Le chef du Consell a exigé du président du gouvernement, Pedro Sánchez, l'implication de l'Exécutif pour réaliser cette mesure lors de la réunion tenue par les deux parties à Moncloa le 17 décembre et exige maintenant que le groupe gouvernemental « fournisse des fonds suffisants pour ces aides du système de compensation » afin que « le plus grand nombre d'entreprises électro-intensives du secteur puissent opter pour elles avec des montants plus élevés ».
Cependant, Pérez Llorca a souligné, dans un communiqué, qu'il ne s'agissait là que d'une des exigences qu'il avait adressées à Sánchez concernant le secteur de la céramique – incluses dans le document de 100 mesures pour la Communauté valencienne -. « Mais la revendication fondamentale est le soutien à la céramique espagnole pour éviter les pertes auxquelles les carreaux seront confrontés en raison du nouveau régime de droits d'émission, qui est la principale revendication et la grande menace pour le cluster », a-t-il souligné.
En ce sens, le « président » a indiqué que « le vrai problème continue d'être le régime d'échange de quotas d'émission de l'Union européenne », c'est pourquoi il a une fois de plus exigé que le gouvernement espagnol « défende les intérêts de notre industrie céramique et lutte pour la mettre en pause ».
Il a également réitéré sa demande de ne pas appliquer les réductions prévues dans les rémunérations de la cogénération, ce qui signifierait « des pertes de plusieurs millions de dollars dans un secteur fortement touché par la surréglementation européenne ».

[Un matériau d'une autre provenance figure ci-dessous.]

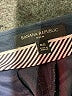 Banana Republic Solid Blue Active Pants Size 8 - photo 7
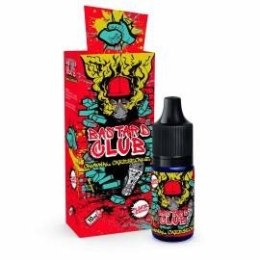 Aromat Bastard Club - Criminal Cheesecake 10ml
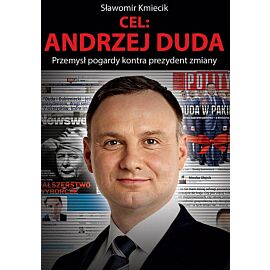Cel: Andrzej Duda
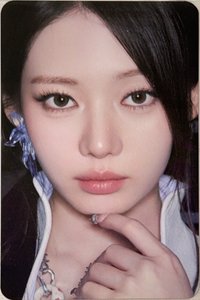 2026-27世巡 球衣 周邊卡 
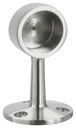 Satin Stainless Steel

Pour le chef du Consell, nous devons « continuer à soutenir un secteur qui a été sévèrement puni par les circonstances actuelles et qui a besoin de mesures pour assurer sa continuité », ce qui comprend « un cadre juridique et énergétique juste et réaliste », ainsi que « protéger les tuiles de la Communauté valencienne contre les concurrents extérieurs qui ne sont pas tenus d'avoir les mêmes conditions que les industries communautaires ».